The G protein beta(5) subunit differs substantially in amino acid sequence from the other known beta subunits suggesting that beta gamma dimers containing this protein may play specialized roles in cell signaling. To examine the functional properties of the beta(5) subunit, recombinant beta(5)gamma(2) dimers were purified from baculovirus-infected Sf9 insect cells using a strategy based on two affinity tags (hexahistidine and FLAG) engineered into the N terminus of the gamma(2) subunit (gamma(2HF)). The function of the pure beta(5)gamma(2HF) dimers was examined in three assays: activation of pure phospholipase C-beta in lipid vesicles; activation of recombinant, type II adenylyl cyclase expressed in Sf9 cell membranes; and coupling of a subunits to the endothelin B (ETB) and M-1 muscarinic receptors. In each case, the efficacy of the beta(5)gamma(2HF) dimer was compared with that of the beta(1)gamma(2HF) dimer, which has demonstrated activity in these assays. The beta(5)gamma(2HF) dimer activated phospholipase C-beta with a potency and efficacy similar to that of beta(1)gamma(2) or beta(1)gamma(2HF); however, it was markedly less effective than the beta(1)gamma(2HF) or beta(1)gamma(2) dimer in its ability to activate type II adenylyl cyclase (EC50 of similar to 700 nM versus 25 nM).

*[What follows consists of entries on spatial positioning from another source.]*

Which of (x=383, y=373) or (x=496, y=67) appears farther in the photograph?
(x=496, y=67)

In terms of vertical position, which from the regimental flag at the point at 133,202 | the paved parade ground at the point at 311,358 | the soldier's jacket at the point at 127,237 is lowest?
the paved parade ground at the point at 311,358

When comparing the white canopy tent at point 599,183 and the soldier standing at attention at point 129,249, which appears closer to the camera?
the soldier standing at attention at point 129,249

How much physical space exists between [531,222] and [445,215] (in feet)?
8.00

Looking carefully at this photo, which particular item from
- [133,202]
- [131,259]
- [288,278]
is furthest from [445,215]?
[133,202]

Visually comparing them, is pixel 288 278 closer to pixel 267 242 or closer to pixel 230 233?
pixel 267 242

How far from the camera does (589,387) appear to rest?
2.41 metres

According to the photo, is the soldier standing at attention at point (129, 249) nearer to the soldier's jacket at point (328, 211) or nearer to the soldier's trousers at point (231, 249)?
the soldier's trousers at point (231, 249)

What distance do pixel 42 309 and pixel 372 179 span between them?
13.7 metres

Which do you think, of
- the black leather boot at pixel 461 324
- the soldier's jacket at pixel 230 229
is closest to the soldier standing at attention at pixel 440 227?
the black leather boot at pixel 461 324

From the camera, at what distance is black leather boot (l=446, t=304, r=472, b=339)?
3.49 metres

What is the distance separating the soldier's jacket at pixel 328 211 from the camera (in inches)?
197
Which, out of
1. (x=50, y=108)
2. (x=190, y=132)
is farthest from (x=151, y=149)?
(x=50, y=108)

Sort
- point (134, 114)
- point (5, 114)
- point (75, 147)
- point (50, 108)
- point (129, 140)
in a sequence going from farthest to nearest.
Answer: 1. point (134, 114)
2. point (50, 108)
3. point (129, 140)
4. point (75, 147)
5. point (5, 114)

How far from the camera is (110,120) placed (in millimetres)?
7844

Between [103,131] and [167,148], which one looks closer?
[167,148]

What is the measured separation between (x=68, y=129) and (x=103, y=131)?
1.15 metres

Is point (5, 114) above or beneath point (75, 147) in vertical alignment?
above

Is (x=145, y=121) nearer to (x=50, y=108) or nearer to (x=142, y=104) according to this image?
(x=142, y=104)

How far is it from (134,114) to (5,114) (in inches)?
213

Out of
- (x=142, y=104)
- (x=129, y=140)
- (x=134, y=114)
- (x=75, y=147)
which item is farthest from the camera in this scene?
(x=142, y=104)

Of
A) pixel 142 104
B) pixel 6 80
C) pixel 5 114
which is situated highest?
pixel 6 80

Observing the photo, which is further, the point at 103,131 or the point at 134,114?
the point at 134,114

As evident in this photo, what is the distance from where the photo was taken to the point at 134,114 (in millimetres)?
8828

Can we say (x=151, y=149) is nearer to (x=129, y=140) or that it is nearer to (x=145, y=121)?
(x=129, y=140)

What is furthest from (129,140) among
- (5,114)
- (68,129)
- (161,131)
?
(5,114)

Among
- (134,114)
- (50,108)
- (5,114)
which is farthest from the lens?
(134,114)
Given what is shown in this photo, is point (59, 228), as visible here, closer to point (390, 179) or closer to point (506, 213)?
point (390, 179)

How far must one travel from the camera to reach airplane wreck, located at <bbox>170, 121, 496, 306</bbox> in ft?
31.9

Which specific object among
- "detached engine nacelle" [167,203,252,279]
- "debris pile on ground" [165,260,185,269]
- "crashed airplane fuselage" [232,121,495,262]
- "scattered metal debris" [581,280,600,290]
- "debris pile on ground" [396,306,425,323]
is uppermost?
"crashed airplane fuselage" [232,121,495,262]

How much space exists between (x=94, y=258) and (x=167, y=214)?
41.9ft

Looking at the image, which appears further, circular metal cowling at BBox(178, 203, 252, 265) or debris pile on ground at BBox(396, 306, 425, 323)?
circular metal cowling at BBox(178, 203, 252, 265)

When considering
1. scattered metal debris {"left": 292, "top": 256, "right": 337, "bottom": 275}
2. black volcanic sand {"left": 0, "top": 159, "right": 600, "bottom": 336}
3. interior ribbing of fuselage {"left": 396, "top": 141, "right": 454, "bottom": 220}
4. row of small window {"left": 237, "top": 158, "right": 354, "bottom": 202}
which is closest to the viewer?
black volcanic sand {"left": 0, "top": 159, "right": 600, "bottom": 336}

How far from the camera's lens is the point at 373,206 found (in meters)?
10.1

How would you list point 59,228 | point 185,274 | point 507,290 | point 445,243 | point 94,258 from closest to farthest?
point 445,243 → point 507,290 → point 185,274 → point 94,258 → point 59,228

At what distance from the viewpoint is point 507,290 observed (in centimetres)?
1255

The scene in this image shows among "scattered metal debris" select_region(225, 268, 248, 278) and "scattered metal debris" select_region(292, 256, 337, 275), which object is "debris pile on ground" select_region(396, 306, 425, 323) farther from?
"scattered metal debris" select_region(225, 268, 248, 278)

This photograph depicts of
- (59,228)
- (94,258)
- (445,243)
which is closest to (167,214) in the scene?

Both the beta(5)gamma(2HF) and the beta(1)gamma(2HF) dimers supported coupling of M-1 muscarinic receptors to the G(q) alpha subunit. The ET, receptor coupled effectively to both the G(i) and G(q) alpha subunits in the presence of the beta(1)gamma(2HF) dimer. In contrast, the beta(5)gamma(2HF) dimer only supported coupling of the G(q) alpha subunits to the ETB receptor and did not support coupling of the G(i) alpha subunit. These results suggest that the beta(5)gamma(2HF) dimer binds selectively to G(q) alpha subunits and does not activate the same set of effecters as dimers containing the beta(1) subunit. Overall, the data support a specialized role for the beta(5) subunit in cell signaling.